*REQUIREMENT 1*
Duplicate the passage from the biography of Hugh Wolstenholme word for word. Begin at the words "Wolstenholme became active" and stop after "Mary Wolstenholme Reavis.".
*REQUIREMENT 2*
Answer these questions from the Hugh Wolstenholme biography:
(a) At what age did Hugh enter Trinity College, Cambridge University?
(b) Who organized the laborers?
(c) In what year did Hugh Wolstenholme leave for the United States?
*REQUIREMENT 3*
List the roles given for Hugh Wolstenholme in the first sentence of his biography.
[START OF DOCUMENT SEGMENT]
1780 or 1785–1886?
Hugh Wolstenholme, Anglican priest, teacher, and hermit, was the son of Geoffrey Wolstenholme, of Horsley-Gate, Derbyshire, England, of an ancient family from the north of England. The clan claimed descent from Sir Geoffrey Wolstenholme of The Peak, Derbyshire, and from William Peverell to whom the Duke of Normandy had granted an estate in Derbyshire. Sir John Wolstenholme (1562–1639), also from Derbyshire, was a member of the Virginia Company Council in 1609 and had other American connections as well. Hugh studied at Sheffield Grammar School and entered Trinity College, Cambridge University, on 25 Oct. 1797 at age seventeen, according to university records. Graduated with a B.A. degree in 1802, he was ordained in the Church of England and became vicar of a parish in Lancashire and of Hope Parish in Derbyshire. Wolstenholme told members of his family that he had helped Sir Walter Scott collect information of his novel Peveril of the Peak. Scott's physical description of a character in the book, Geoffrey Crayon, closely fits that of Wolstenholme.
Wolstenholme became active in the cause of laborers and yeomen and joined them in expressing opposition to taxes considered to have been unjustly imposed. A man named Hunt organized the laborers, but troops were ordered to end their uprising. Wolstenholme was among those arrested and imprisoned, and he soon was dismissed from his church appointment. After his release, he entered into a partnership with James Montgomery, the poet and newspaper editor in Sheffield for whom Joseph Gales had also worked before migrating to North Carolina in 1799. Montgomery's former newspaper, the Sheffield Register, became the Sheffield Iris, a radical reform paper. In 1818, following a warning from authorities, Hugh Wolstenholme left for the United States, having inherited "a goodly estate" from his father of which he gave a portion to his sister, Mary Wolstenholme Reavis.
[END OF DOCUMENT SEGMENT]
[START OF DATASET]
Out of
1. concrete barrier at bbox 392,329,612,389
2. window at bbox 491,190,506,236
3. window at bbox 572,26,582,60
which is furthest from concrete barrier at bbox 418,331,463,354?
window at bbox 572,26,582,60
[END OF DATASET]
*EXERCISE RESPONSE 1*
Wolstenholme became active in the cause of laborers and yeomen and joined them in expressing opposition to taxes considered to have been unjustly imposed. A man named Hunt organized the laborers, but troops were ordered to end their uprising. Wolstenholme was among those arrested and imprisoned, and he soon was dismissed from his church appointment. After his release, he entered into a partnership with James Montgomery, the poet and newspaper editor in Sheffield for whom Joseph Gales had also worked before migrating to North Carolina in 1799. Montgomery's former newspaper, the Sheffield Register, became the Sheffield Iris, a radical reform paper. In 1818, following a warning from authorities, Hugh Wolstenholme left for the United States, having inherited "a goodly estate" from his father of which he gave a portion to his sister, Mary Wolstenholme Reavis.

*EXERCISE RESPONSE 2*
(a) Seventeen
(b) A man named Hunt
(c) 1818

*EXERCISE RESPONSE 3*
Anglican priest
Teacher
Hermit